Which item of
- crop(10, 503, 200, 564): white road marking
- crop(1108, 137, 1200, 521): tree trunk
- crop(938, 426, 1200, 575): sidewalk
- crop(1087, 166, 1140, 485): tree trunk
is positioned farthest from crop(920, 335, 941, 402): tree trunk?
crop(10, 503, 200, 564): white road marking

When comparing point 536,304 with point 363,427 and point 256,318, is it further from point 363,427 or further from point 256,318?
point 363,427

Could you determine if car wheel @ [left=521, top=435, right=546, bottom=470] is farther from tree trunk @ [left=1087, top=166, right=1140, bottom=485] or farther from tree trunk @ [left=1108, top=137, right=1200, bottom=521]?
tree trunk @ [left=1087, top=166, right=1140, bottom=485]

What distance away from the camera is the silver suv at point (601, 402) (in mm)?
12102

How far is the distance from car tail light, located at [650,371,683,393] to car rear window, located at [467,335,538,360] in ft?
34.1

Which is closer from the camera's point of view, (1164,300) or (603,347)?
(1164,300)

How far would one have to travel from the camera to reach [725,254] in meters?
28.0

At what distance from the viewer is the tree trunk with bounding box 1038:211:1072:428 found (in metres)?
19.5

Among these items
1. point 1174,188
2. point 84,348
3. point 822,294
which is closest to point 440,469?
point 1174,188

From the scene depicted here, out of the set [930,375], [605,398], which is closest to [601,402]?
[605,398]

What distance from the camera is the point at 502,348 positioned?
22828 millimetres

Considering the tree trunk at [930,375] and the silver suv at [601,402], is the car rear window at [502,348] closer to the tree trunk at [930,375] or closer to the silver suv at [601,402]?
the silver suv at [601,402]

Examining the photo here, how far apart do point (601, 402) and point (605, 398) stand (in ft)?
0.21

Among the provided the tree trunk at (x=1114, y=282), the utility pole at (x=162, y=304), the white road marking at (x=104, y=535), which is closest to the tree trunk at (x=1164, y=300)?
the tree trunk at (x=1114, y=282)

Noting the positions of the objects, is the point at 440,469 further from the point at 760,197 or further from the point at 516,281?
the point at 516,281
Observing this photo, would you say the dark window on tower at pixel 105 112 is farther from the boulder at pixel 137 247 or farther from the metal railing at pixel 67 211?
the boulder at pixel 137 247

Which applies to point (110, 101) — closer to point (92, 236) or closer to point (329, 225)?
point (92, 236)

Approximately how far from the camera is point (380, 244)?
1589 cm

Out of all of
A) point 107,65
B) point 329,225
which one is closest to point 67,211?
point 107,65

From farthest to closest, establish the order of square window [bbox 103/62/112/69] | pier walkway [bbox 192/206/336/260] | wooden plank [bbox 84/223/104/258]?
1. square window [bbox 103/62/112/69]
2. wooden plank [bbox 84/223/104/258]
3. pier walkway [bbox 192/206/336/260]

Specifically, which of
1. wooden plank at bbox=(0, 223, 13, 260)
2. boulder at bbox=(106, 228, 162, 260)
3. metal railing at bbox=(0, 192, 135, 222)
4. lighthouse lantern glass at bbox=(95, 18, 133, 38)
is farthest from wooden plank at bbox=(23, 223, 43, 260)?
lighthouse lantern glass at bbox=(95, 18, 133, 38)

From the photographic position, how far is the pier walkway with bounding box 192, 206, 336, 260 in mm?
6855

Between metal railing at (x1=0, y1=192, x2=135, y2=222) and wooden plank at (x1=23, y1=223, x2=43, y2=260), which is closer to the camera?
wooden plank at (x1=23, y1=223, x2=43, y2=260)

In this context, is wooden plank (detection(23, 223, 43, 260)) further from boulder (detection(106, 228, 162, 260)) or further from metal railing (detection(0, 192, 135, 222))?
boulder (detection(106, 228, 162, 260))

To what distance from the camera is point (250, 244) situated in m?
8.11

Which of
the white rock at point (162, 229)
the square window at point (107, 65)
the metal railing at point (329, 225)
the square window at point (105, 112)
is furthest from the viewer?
+===+
Transcribe all of the data above word for word, with nothing altered.

Written answer:
Which item of
- crop(10, 503, 200, 564): white road marking
- crop(1108, 137, 1200, 521): tree trunk
- crop(938, 426, 1200, 575): sidewalk
- crop(1087, 166, 1140, 485): tree trunk
is positioned farthest from crop(920, 335, 941, 402): tree trunk?
crop(10, 503, 200, 564): white road marking

When comparing point 536,304 with point 363,427 and point 256,318, is it further from point 363,427 or further from point 256,318?
point 363,427

Could you determine if car wheel @ [left=521, top=435, right=546, bottom=470] is farther from tree trunk @ [left=1087, top=166, right=1140, bottom=485] or farther from tree trunk @ [left=1108, top=137, right=1200, bottom=521]?
tree trunk @ [left=1087, top=166, right=1140, bottom=485]

What distance away from the camera is the silver suv at point (601, 402) (in mm)?
12102

How far is the distance from car tail light, located at [650,371,683,393] to car rear window, located at [467,335,538,360] in ft?
34.1

Which is closer from the camera's point of view, (1164,300) or (603,347)?
(1164,300)

How far would one have to travel from the camera to reach [725,254] in meters?
28.0

At what distance from the viewer is the tree trunk with bounding box 1038:211:1072:428 found (in metres)?
19.5

Among these items
1. point 1174,188
2. point 84,348
3. point 822,294
which is closest to point 440,469?
point 1174,188

From the scene depicted here, out of the set [930,375], [605,398], which is closest to [601,402]?
[605,398]

What distance from the camera is the point at 502,348 positioned?
22828 millimetres

Considering the tree trunk at [930,375] and the silver suv at [601,402], is the car rear window at [502,348] closer to the tree trunk at [930,375] or closer to the silver suv at [601,402]?
the silver suv at [601,402]

Examining the photo here, how far apart do point (601, 402) and point (605, 398) stand (in ft)?
0.21

Among the provided the tree trunk at (x=1114, y=282), the utility pole at (x=162, y=304), the white road marking at (x=104, y=535), which is closest to the tree trunk at (x=1164, y=300)?
the tree trunk at (x=1114, y=282)

Noting the positions of the objects, is the point at 440,469 further from the point at 760,197 or further from the point at 516,281?
the point at 516,281
Observing this photo, would you say the dark window on tower at pixel 105 112 is farther from the boulder at pixel 137 247 or farther from the metal railing at pixel 67 211?
the boulder at pixel 137 247

Which applies to point (110, 101) — closer to point (92, 236) or closer to point (329, 225)?
point (92, 236)

Approximately how far from the camera is point (380, 244)?
1589 cm

Out of all of
A) point 107,65
B) point 329,225
which one is closest to point 67,211?
point 107,65

From farthest to closest, establish the order of square window [bbox 103/62/112/69] | pier walkway [bbox 192/206/336/260] | wooden plank [bbox 84/223/104/258]?
1. square window [bbox 103/62/112/69]
2. wooden plank [bbox 84/223/104/258]
3. pier walkway [bbox 192/206/336/260]

Specifically, which of
1. wooden plank at bbox=(0, 223, 13, 260)
2. boulder at bbox=(106, 228, 162, 260)
3. metal railing at bbox=(0, 192, 135, 222)
4. lighthouse lantern glass at bbox=(95, 18, 133, 38)
is farthest from wooden plank at bbox=(23, 223, 43, 260)?
lighthouse lantern glass at bbox=(95, 18, 133, 38)

From the photographic position, how far is the pier walkway with bounding box 192, 206, 336, 260 in mm?
6855

Between metal railing at (x1=0, y1=192, x2=135, y2=222) and wooden plank at (x1=23, y1=223, x2=43, y2=260), which is closer to the camera?
wooden plank at (x1=23, y1=223, x2=43, y2=260)

In this context, is wooden plank (detection(23, 223, 43, 260)) further from boulder (detection(106, 228, 162, 260)) or further from metal railing (detection(0, 192, 135, 222))?
boulder (detection(106, 228, 162, 260))

To what distance from the camera is point (250, 244) situated in m?
8.11

Which of
the white rock at point (162, 229)
the square window at point (107, 65)
the metal railing at point (329, 225)
the square window at point (105, 112)
is furthest from the viewer?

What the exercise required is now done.